“Well, if they’re going to issue the stay at all, now would be a good time! I mean, if no stay today, by tomorrow night my guy is eating with the big metal spoon, if you know what I mean.” I’m on the phone to appellate defense in Washington, D.C. I look at my watch. The digital face reads 00:31. Ten-thirty in the morning east coast time.

“Alright, bye.” I hang up. I’m looking at documents, but I’m not really seeing anything – David Ponder’s record book, letter from his wife, character statements, and I’m trying to imagine how I’m going to defend him tomorrow. I’ve got one last motion that I’ll bring at the close of the government’s case. One last grasp that has a sound basis in law, but the judge will deny it, at this point. It’s a technicality.

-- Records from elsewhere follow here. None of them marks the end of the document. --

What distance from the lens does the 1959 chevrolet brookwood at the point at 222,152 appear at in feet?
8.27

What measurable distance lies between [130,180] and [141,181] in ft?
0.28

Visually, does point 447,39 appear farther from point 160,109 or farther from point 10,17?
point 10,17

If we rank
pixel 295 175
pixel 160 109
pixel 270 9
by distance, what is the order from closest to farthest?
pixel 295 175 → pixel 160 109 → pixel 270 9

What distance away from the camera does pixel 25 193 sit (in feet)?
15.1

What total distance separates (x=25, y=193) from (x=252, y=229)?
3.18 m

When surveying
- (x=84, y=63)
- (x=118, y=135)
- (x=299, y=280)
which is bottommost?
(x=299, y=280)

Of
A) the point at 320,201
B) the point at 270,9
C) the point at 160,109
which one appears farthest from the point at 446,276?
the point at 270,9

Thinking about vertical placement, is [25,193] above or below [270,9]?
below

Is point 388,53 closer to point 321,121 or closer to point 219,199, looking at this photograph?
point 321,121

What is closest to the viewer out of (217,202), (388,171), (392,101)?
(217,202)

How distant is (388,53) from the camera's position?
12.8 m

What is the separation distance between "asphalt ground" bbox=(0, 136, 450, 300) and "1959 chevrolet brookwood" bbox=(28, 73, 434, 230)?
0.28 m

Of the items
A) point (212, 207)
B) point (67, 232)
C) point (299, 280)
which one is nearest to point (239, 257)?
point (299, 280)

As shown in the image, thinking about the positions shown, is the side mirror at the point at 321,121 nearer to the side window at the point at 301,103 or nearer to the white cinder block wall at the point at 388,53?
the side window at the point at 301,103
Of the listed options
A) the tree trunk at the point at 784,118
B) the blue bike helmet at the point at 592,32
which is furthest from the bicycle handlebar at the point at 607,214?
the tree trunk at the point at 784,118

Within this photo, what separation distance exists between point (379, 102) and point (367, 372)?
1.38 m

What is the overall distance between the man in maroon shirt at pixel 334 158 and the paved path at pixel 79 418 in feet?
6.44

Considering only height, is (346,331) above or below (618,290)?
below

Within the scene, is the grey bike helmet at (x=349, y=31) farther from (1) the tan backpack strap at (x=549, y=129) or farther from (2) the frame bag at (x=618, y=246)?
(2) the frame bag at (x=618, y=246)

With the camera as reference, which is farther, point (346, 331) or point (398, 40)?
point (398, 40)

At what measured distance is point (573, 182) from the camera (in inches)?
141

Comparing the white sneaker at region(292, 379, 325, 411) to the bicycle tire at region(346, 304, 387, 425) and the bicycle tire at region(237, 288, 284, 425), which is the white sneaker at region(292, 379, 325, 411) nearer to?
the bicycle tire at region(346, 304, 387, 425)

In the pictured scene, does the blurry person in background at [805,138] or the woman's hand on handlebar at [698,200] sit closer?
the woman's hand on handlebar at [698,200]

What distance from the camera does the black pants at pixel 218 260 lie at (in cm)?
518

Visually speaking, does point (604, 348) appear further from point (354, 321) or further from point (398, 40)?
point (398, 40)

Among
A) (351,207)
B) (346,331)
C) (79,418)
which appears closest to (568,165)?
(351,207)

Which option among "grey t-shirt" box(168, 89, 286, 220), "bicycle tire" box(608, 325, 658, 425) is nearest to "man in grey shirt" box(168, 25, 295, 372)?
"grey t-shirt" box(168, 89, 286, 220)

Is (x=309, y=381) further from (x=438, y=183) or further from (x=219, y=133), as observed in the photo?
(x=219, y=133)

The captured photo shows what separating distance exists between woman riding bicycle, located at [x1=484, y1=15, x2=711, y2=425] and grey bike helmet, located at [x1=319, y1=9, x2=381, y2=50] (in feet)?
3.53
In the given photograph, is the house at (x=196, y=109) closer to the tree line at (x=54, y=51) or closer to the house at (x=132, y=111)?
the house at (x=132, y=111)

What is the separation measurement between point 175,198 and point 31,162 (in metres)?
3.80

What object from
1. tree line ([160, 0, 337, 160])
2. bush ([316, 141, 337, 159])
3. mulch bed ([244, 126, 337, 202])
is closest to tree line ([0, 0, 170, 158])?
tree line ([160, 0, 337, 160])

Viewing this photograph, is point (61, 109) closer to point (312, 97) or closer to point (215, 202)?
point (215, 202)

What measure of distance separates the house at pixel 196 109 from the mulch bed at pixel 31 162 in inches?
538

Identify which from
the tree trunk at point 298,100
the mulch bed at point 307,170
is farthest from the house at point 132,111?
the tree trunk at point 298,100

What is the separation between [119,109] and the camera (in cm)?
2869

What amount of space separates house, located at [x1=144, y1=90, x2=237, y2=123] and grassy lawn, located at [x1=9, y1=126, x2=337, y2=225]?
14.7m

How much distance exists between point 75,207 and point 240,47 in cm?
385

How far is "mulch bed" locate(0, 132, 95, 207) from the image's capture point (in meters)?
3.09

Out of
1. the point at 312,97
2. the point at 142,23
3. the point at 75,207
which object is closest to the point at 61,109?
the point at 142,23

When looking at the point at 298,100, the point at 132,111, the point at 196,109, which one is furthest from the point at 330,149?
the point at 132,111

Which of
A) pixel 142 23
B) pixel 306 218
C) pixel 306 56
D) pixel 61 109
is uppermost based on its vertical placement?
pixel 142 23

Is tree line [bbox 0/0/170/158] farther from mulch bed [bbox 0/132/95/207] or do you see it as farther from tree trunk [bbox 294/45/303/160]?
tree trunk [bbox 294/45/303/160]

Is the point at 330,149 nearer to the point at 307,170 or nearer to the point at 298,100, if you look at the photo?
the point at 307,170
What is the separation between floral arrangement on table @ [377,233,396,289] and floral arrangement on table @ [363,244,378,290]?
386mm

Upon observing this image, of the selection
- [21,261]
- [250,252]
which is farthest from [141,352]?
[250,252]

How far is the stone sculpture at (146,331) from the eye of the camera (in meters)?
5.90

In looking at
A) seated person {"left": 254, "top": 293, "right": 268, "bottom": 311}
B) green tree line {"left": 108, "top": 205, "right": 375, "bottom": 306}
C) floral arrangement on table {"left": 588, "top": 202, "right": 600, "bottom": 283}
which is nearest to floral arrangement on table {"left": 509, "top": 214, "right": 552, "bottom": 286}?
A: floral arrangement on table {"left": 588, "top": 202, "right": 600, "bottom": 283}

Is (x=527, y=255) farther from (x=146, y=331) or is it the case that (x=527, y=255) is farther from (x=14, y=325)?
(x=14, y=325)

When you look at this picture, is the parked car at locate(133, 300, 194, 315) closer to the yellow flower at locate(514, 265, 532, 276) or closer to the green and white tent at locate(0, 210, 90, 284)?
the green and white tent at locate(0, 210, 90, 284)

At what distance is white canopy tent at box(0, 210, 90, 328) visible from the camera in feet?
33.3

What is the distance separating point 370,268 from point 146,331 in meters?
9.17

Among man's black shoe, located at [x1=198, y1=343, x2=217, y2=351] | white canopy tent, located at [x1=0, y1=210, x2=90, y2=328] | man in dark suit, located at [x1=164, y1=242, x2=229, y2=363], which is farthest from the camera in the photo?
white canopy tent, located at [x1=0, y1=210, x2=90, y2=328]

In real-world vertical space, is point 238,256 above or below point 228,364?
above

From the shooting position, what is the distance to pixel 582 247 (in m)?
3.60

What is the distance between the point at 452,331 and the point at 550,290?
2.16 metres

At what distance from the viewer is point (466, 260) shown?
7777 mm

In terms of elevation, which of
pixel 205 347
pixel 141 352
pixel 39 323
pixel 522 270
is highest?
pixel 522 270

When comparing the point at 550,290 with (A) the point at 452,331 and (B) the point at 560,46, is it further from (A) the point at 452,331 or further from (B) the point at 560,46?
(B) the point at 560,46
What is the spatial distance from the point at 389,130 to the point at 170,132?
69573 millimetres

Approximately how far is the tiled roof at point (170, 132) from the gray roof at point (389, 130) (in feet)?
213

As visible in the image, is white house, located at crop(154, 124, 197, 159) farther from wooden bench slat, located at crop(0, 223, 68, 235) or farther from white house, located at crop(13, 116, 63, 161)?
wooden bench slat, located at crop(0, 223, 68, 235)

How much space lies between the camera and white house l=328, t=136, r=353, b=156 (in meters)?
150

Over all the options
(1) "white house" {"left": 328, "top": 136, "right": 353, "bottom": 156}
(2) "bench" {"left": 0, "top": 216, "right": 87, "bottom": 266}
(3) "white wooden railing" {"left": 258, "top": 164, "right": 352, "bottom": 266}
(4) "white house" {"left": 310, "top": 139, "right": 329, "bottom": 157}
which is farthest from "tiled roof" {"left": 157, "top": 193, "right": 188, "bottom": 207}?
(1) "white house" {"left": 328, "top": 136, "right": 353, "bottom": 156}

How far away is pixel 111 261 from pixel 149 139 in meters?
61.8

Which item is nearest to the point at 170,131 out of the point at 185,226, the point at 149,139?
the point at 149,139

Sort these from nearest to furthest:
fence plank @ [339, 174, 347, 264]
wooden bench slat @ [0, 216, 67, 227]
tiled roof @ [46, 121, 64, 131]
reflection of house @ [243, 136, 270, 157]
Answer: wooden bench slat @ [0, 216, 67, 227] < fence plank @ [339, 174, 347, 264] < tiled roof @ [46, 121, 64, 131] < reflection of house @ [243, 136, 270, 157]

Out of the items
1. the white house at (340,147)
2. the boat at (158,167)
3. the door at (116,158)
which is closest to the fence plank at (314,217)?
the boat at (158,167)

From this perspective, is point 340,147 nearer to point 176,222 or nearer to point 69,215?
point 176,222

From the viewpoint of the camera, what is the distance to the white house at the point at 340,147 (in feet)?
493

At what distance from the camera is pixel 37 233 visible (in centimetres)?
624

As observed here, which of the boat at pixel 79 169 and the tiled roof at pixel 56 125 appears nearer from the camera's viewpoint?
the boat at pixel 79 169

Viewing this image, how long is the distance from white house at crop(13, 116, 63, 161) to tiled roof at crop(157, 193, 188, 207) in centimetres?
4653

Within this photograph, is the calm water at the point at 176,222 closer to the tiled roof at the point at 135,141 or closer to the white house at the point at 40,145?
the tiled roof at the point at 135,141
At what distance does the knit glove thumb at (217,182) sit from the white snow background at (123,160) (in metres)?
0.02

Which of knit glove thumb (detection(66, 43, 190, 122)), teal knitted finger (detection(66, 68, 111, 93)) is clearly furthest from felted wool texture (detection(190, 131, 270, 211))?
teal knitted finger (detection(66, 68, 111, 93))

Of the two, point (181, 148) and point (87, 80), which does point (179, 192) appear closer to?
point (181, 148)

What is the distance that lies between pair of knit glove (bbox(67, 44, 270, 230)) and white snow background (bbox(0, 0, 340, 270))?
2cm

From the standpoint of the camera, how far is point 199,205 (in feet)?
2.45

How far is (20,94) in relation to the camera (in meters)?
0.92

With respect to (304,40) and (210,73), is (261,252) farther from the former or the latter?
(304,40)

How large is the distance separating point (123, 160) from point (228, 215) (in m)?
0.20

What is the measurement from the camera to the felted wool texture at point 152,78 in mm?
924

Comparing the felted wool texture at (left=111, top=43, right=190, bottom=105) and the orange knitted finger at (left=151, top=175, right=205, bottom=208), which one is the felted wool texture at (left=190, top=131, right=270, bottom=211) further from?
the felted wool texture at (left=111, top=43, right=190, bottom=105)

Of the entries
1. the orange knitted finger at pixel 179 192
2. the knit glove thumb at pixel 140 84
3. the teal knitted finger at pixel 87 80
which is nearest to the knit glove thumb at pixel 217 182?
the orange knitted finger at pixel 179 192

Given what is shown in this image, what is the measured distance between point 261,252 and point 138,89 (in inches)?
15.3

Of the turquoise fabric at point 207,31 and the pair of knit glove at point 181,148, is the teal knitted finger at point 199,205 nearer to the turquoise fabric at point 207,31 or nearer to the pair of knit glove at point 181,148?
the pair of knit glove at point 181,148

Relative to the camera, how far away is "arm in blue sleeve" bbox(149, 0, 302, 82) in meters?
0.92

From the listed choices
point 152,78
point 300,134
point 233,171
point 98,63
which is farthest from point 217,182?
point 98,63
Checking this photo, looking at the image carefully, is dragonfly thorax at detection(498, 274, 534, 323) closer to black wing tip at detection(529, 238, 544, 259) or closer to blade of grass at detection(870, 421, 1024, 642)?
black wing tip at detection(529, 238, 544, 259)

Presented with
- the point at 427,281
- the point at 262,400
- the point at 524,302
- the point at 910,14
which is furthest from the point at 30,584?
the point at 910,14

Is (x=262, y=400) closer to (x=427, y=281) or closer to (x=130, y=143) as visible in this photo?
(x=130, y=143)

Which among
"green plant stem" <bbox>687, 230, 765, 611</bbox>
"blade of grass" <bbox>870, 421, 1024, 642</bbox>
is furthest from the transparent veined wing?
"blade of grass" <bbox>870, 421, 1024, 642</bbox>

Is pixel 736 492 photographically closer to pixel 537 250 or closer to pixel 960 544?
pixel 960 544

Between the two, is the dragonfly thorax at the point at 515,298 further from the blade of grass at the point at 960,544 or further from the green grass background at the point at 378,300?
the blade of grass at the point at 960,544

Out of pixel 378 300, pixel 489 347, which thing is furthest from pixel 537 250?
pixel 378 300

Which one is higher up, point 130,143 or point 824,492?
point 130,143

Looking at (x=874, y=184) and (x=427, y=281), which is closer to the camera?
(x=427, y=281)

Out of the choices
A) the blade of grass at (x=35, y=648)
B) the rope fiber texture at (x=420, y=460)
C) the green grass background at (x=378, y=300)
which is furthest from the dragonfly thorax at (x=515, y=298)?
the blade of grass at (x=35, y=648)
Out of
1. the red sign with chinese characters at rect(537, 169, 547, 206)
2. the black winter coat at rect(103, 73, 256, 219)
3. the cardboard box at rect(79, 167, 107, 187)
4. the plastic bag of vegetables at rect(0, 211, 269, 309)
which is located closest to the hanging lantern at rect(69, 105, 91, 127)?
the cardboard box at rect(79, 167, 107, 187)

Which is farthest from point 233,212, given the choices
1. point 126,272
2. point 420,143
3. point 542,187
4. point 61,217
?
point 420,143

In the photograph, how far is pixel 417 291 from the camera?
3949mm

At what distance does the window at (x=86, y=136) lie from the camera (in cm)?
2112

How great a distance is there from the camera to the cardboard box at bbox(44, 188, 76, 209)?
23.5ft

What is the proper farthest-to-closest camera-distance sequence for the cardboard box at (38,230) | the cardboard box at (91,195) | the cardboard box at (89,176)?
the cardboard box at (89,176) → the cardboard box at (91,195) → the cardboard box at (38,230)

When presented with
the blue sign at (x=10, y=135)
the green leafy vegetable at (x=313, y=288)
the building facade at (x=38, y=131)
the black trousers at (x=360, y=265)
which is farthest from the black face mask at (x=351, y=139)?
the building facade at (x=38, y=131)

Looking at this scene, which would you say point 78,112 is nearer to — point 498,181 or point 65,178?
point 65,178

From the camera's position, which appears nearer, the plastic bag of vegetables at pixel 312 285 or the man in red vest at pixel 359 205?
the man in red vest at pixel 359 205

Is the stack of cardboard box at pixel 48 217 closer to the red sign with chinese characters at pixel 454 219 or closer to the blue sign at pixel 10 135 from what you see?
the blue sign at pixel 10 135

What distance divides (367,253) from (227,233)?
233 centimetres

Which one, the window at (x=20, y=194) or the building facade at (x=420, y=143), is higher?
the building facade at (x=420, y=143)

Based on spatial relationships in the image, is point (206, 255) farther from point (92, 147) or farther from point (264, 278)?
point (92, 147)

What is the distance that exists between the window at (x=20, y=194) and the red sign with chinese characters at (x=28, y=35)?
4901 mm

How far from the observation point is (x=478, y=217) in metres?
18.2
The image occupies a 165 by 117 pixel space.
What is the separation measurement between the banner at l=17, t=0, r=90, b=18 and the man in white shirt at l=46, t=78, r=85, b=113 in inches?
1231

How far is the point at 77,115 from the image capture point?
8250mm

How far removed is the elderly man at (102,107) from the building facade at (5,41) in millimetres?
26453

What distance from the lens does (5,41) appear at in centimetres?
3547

From the beginning I’ve had the sense that they have mischarged the offense, perhaps intentionally. The prosecution has charged it as willful disobedience of a superior commissioned officer. Under the UCMJ, that has a stiffer penalty than the more general charge of violating a lawful general order, such as the order from the Secretary of Defense, to take the anthrax shot. The government has charged it as violating the specific Navy Lieutenant’s order, but there is an old case that stands for the proposition that merely repeating a higher order can not make an orders violation the more egregious willful disobedience of a superior commissioned officer. It is called the “ultimate offense doctrine,” but it probably isn’t going to work. Nothing else has.

I’m tired. I haven’t slept much, I need a shave, and my back is killing me from my tiny desk chair at home and my broken desk chair at work. I need to get David’s sentencing case together, review my opening statement and closing argument, and make sure all of the documents are in my case file, with necessary copies for each of the jurors…

My head nods and I realize I’ve drifted off at my desk. I look at my watch and see it’s 2:33 am. I rub my face and decide to take a walk.

The building is dark and empty, except for me and the feisty Okinawan cockroaches. I stroll the dark corridors, my sneakers making a light tread on the tile. I stretch my arms over my head as I walk to the entrance. Out the window, the open field beside our building is dark. I can barely see the slope that I know rises up to a road that runs next to the next set of office buildings and the barracks.

I hear the phone in the clerk’s office ring, but there’s nothing particularly unusual about that at this hour because of the time difference; people frequently fax documents from the States during our nighttime in Okinawa. The fax ticks away, a counterpoint to the flying bugs banging into the glass on the door and the light just outside of it. Tick-tick-tick. In seven hours, David Ponder is going to be facing a jury, and likely going to jail. Unless that fax. . .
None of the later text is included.